• Exercise set:
a: Answer each question from the post on finding the distance from a point to a line:
(i) What name does the paper give to the line derived through linear regression?
(ii) In which field is the academic paper?
(iii) What quantity does the poster say the formula leaves out?
b: Reproduce word for word the part of the point-to-line distance post starting at "I am struggling" and ending at "of the line.".

• Document extract:
··········

Distance from point to line using $x \sin \theta - y \cos\theta$

I am struggling to understand an equation given in an academic paper (in atmospheric sciences/geography) that I am reading. The paper defines a line, called the Clear Line, which is derived through linear regression of a number of points. They state that

the transformation that quantifies the perpendicular displacement of a point from this line with be given by: $d = x \sin \theta - y \cos \theta$, where $\theta$ is the slope angle of the line.

I understand this to mean that the given equation should tell me the perpendicular distance from the point to the line. I have two problems: I can't see how this works, and it gives me different answers to other formulae that I do understand.

The diagram below shows a point (A) and two lines, $y = x$ and $y = x + 6$. Obviously the distance from the point (the dotted line) should be longer for $y = x + 6$ than it should be for $y = x$, but the formula given in the paper gives the same result for both. Of course this is the case, as the formula takes into account three of the four variables involved (gradient of the line and x and y locations of the point, but not the y-intercept of the line).

··········

• Recorded information:
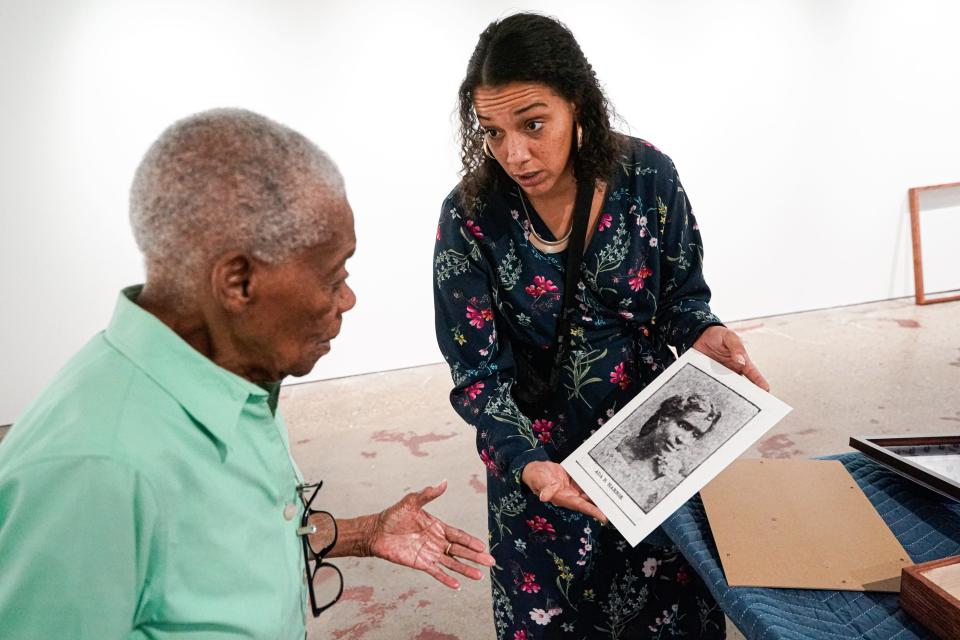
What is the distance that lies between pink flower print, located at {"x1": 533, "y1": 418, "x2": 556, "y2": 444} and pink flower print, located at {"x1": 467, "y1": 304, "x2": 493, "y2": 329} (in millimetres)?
256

··········

• Task-by-task results:
a:
(i) The Clear Line.
(ii) Atmospheric sciences/geography.
(iii) The y-intercept of the line.

b:
I am struggling to understand an equation given in an academic paper (in atmospheric sciences/geography) that I am reading. The paper defines a line, called the Clear Line, which is derived through linear regression of a number of points. They state that

the transformation that quantifies the perpendicular displacement of a point from this line with be given by: $d = x \sin \theta - y \cos \theta$, where $\theta$ is the slope angle of the line.